Saturday, August 17, 2019

La verdadera paz


La verdadera paz es un fuego ardiente

Notas para una homilía
Domingo de la vigésima semana del tiempo ordinario
Ciclo C

Jeremías 38, 4-6. 8-10
Hebreos 12, 1-4
Lucas 12, 49-53

Todos queremos la paz. Por eso, es desconcertante lo que dice Jesús en el evangelio de hoy.
“¿Piensan acaso que he venido a traer paz a la tierra? De ningún modo. No he venido a traer la paz, sino la división.” 
La Paz verdadera no es igual a la tranquilidad. Hay un lugar donde hay mucha paz, mucha tranquilidad – el cementerio. Pero, no es un lugar de vida – sino de los muertos.

A veces encontramos comunidades, familias, que aparecen tranquilas – pero, debajo de la tranquilidad hay violencia, abuso, desigualdad y más.

La verdadera paz es fruto de la justicia, es fruto de la reconciliación. La verdadera paz no se edificado sobre cimientos de injusticia, opresión, violencia.

Un profeta habla la verdad porque tiene una visión clara de lo que Dios es. Por eso, el profeta perturba la paz falsa. Como decían los jefes del profeta Jeremías “desmoraliza a los guerreros… y a todo el pueblo”.

Una religión de falsos profetas no cuestiona los poderes, económicos, políticos, sociales, religiosos. Promueva la pasividad y la obediencia ciega.

Cristo ha venido para derrumbar la paz falsa, la paz basada en el pecado, en la injusticia – los pecados encontrados en nuestras vidas, en nuestras comunidades.

Cristo no vino para tranquilizar a la gente – como una droga, como una pastilla para dormir.

Cristo vino como un fuego para “destruir tanta mentira, violencia e injusticia”. Un fuego como él que animaba a los santos, como Monseñor Romero, a decir la verdad – no le importaban las consecuencias. Un fuego como él que movió a Madre Teresa de dejar al lado la seguridad del convento para atender a los descartados. Un fuego como él que mueve padres y madres a cuidar a sus hijos, especialmente los niños especiales. Un fuego que puede animar a un pueblo a proteger a los más débiles entre ellos, a proteger la casa común, a pesar de las consecuencias.

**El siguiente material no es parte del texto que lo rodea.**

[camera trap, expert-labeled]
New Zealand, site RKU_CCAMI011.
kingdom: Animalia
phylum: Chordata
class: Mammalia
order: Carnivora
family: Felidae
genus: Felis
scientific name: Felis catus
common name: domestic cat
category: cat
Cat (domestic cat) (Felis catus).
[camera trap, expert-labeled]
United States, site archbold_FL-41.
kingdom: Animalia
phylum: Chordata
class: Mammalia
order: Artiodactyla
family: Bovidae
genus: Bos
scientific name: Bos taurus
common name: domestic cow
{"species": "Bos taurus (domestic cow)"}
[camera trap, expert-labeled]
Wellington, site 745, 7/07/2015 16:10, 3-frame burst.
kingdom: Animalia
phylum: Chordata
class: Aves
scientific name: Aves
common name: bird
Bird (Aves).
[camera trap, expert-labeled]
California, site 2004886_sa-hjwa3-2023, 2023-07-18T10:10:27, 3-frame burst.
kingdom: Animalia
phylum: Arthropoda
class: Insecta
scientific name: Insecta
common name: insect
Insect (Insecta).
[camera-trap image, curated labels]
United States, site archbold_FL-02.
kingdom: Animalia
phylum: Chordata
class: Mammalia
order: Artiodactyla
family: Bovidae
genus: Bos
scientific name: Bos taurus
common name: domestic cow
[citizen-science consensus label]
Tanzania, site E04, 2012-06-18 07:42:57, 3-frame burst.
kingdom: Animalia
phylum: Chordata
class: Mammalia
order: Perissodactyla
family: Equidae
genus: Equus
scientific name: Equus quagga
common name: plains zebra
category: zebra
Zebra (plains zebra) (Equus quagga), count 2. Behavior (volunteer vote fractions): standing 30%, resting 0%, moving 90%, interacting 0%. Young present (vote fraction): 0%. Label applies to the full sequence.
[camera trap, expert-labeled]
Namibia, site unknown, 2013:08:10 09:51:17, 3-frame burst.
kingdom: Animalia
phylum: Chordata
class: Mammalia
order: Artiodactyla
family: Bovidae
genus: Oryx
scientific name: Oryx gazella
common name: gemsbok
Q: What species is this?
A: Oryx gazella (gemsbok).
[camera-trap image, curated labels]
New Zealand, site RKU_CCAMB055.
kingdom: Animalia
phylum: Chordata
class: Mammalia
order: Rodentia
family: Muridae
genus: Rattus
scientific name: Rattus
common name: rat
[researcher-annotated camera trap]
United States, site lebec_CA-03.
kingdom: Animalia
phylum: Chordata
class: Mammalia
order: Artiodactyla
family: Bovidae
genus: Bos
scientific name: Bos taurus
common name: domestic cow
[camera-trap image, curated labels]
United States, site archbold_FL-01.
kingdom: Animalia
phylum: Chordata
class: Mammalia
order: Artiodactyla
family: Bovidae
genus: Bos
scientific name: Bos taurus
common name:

Estamos rodeados de un gran nube de testigos que deben animarnos a correr con constancia, siguiéndole al Reino de Dios, con nuestros ojos fijos en Cristo – que se entregó para con nosotros hasta la muerte, para mostrarnos el camino a Dios.

No debemos ser cristianos dormidos, pasivos – ni cristianos tímidos y miedosos.

Debemos seguir como Jesús, recordando nuestros antepasados en la fe que nos han mostrado que están dispuestos a arriesgarse para seguirle a Cristo.

Mediten, pues, en el ejemplo de aquel que quiso sufrir tanta opo­sición de parte de los pecadores, y no se cansen ni pierdan el ánimo, porque todavía no han llegado a derramar su sangre en la lucha contra el pecado”.

No es fácil, pero recordemos la oración al Espíritu Santo.
“Bendícenos, Espíritu Santo; enciende en nosotros el fuego de tu amor.”